Sunday, July 08, 2007


Eating Weeds

My mother served us children dandelion greens (Taraxacum officinale) on occasion. I didn't like them much, but they were a healthy food. According to Sara B. Stein, My Weeds: A Gardener's Botany (1988; rpt. New York: Harper & Row, 1990), p. 15, "Its leaves contain nine times the scurvy-battling vitamin C in lettuce, three times the anemia-preventing iron in spinach, and forty-two times the vitamin A in ordinary iceberg." I've never tried dandelion wine.

My mother also fed us fiddleheads (the young curled leaves of ferns), which I did like.
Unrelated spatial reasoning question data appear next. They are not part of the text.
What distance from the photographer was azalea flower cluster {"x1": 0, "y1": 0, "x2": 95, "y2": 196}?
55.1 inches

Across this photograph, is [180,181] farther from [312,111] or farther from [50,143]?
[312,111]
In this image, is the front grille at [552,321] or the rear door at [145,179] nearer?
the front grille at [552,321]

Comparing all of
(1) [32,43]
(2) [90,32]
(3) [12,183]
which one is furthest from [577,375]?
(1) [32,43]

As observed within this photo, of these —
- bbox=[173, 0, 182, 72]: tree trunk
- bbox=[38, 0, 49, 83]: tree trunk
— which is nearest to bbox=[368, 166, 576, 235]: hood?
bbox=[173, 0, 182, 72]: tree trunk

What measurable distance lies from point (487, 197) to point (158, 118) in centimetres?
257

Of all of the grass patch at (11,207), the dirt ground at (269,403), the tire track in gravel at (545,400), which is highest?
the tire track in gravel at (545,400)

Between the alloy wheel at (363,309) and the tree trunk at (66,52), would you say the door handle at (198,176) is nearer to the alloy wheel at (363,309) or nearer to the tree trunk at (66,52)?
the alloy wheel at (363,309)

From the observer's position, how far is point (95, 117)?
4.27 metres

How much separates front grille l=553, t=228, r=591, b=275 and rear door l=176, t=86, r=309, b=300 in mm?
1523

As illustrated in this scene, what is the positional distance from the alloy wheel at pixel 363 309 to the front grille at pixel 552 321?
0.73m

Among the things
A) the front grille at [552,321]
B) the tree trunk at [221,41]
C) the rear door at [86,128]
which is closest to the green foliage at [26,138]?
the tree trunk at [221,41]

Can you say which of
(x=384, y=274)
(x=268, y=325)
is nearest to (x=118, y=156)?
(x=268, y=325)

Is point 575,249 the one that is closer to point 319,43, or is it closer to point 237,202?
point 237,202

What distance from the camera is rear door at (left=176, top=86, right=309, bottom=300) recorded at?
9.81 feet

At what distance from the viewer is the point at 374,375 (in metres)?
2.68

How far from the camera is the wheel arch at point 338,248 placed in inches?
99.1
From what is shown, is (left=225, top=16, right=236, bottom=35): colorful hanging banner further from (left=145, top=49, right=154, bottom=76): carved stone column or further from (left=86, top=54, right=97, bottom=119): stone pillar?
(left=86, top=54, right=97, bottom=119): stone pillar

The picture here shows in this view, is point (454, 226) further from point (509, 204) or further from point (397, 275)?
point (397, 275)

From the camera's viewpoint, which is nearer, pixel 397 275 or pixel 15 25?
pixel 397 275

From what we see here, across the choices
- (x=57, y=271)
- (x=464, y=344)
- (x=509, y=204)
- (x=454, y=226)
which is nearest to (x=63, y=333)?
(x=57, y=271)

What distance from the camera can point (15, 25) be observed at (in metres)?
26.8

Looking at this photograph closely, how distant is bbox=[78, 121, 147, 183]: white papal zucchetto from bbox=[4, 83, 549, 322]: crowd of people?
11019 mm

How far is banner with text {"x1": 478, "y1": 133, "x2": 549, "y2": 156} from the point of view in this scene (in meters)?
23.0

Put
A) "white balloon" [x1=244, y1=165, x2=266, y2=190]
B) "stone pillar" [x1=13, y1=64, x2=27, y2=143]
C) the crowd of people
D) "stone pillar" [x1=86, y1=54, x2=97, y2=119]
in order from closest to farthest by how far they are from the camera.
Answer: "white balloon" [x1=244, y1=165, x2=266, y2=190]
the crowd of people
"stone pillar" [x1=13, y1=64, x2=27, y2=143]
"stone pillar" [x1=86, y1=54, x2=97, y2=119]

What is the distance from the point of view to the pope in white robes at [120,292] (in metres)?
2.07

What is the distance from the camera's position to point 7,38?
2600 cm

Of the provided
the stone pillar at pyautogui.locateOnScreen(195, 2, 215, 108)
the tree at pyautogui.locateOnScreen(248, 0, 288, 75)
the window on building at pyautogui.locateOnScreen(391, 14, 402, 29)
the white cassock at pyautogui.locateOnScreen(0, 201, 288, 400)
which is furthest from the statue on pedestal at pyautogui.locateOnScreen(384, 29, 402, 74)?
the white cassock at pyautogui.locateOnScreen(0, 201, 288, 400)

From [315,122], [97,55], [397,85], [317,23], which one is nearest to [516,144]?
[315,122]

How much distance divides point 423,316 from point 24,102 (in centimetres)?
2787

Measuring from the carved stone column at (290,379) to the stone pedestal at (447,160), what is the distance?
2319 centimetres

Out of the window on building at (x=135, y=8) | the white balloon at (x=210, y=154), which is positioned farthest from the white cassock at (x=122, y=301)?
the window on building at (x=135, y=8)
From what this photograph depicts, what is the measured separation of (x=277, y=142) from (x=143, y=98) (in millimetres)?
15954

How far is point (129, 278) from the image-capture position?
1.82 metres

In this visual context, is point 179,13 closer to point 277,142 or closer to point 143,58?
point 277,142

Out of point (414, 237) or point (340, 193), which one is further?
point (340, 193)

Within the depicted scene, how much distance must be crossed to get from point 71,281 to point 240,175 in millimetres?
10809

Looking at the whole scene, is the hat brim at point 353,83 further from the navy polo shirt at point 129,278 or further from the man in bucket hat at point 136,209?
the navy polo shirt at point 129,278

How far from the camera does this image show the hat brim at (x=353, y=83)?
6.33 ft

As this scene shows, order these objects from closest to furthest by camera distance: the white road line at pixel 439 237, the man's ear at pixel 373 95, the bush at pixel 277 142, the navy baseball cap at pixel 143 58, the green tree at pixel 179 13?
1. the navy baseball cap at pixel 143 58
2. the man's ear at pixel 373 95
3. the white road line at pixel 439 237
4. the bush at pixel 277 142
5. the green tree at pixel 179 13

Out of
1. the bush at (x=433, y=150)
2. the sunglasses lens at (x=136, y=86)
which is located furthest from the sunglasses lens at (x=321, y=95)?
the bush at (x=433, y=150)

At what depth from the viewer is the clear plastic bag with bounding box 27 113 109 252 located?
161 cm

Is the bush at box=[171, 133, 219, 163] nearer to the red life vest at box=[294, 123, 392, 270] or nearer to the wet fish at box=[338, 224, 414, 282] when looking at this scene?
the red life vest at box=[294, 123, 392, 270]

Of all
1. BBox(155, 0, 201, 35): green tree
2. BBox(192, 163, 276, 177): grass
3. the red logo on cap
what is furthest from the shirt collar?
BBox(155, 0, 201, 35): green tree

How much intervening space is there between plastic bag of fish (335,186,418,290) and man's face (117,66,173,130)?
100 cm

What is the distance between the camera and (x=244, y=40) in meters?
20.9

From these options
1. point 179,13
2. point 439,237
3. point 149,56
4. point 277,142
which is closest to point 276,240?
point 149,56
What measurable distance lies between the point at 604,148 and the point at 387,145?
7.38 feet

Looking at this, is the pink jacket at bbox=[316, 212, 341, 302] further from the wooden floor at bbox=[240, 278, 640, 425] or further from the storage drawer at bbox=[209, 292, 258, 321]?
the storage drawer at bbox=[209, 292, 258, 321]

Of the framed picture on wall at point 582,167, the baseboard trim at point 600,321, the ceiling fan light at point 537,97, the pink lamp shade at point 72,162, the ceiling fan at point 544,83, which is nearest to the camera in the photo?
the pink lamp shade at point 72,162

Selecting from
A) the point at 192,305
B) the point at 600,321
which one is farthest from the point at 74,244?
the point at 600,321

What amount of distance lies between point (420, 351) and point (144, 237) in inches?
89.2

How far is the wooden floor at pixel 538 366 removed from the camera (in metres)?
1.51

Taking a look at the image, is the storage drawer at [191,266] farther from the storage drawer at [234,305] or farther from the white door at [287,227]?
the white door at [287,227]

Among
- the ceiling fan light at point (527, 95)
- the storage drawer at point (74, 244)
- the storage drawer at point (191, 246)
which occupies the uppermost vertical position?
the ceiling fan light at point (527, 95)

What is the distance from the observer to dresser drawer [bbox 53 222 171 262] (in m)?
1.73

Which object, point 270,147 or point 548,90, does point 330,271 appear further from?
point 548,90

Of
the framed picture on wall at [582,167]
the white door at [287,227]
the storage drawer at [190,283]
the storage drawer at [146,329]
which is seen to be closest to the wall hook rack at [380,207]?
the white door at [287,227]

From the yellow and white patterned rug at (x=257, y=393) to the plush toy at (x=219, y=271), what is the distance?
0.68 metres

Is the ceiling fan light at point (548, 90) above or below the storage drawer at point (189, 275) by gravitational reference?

Some people eat fiddleheads from bracken (Pteridium aquilinum), which the USDA's Common Weeds of the United States (1970; rpt. New York: Dover Publications, Inc., 1971), p. 8, classifies as a weed, but I think we ate fiddleheads from the ostrich fern (Matteuccia struthiopteris).

Another weed I keep pulling out of my garden, Portulaca oleracea or purslane, is supposedly also edible either raw or cooked, but I haven't yet tried it.

The scientific name for ragweed is Ambrosia. Ambrosia was the food of the gods in Greek mythology. I've never heard of humans eating ragweed, and even most animals won't touch it. The larvae of some butterflies apparently do eat it.